### DOCUMENT SEGMENT

Mastering Git: A Practical Guide to Efficient Version Control for Developers

What is Version Control?

Version control is a system that helps developers manage changes to their code over time. It allows multiple developers to work on the same codebase simultaneously, keep track of changes, collaborate, and revert to previous versions of the code if necessary. Version control is a critical tool used by software development teams to ensure code integrity, improve collaboration, track changes, and enable efficient development workflows.

Why do we need Version Control?

When building large-scale applications they can quickly become very complex and difficult to manage over time. To combat this, we need software that enables us to store and move between different versions of our application. If we weren't able to do this then if something were to go wrong, we wouldn't be able to move back to the previous version of the application when everything was working.

Starting a timeline

Imagine when you start a project that is the beginning of a timeline for your project. Then as you make changes and updates to your project, the timeline gets updated at those points. Therefore you can pick any point in the timeline and see what the files and folders in your project looked like at that particular point in time. The requirements for this timeline would be as follows:

Basic timeline requirements

Store the content of our files and directories
Add new points to the timeline, that reflect our files and directories at that point in time
View the changes we've made since the last point in our timeline
Move to different points in the timeline to see the files and directories state at that point in time

git is the version control software that allows us to do all of the above.

######

◆ **WORK TO COMPLETE**
Reproduce the Git guide between "What is Version" and "need Version Control?", inclusive.

### INFORMATION SHOWN

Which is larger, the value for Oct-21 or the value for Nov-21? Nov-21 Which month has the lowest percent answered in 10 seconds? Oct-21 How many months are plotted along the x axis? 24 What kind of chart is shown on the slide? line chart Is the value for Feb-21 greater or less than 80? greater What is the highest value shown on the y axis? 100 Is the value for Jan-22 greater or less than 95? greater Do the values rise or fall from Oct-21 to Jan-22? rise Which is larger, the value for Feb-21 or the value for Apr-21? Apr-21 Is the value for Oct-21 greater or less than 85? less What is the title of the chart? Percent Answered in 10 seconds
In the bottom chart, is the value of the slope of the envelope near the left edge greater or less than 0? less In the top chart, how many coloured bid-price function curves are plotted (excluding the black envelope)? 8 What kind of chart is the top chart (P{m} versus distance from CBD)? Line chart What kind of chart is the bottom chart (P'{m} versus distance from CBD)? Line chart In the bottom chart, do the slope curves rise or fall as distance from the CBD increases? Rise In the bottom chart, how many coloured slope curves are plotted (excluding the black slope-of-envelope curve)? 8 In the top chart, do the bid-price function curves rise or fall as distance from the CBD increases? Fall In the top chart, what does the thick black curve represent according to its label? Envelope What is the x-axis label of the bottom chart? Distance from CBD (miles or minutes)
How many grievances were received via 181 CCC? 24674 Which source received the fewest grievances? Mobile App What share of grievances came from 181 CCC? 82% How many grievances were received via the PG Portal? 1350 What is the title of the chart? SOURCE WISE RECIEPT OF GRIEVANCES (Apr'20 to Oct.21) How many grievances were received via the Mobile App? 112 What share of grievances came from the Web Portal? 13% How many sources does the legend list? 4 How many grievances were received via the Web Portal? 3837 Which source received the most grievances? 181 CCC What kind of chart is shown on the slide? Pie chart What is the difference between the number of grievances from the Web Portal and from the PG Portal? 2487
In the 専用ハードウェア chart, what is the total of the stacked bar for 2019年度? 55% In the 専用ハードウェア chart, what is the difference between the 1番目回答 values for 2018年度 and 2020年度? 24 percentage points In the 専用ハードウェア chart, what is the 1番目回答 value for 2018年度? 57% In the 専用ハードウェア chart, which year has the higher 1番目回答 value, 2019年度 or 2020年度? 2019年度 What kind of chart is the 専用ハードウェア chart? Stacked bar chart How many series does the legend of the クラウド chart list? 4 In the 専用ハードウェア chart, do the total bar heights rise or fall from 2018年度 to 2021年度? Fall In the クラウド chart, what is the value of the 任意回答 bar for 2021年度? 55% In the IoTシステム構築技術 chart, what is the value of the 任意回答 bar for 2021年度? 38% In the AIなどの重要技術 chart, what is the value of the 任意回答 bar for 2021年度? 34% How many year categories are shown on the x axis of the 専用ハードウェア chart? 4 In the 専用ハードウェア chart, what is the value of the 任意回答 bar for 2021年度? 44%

######

◆ **PROBLEM SOLUTION**
What is Version Control?

Version control is a system that helps developers manage changes to their code over time. It allows multiple developers to work on the same codebase simultaneously, keep track of changes, collaborate, and revert to previous versions of the code if necessary. Version control is a critical tool used by software development teams to ensure code integrity, improve collaboration, track changes, and enable efficient development workflows.

Why do we need Version Control?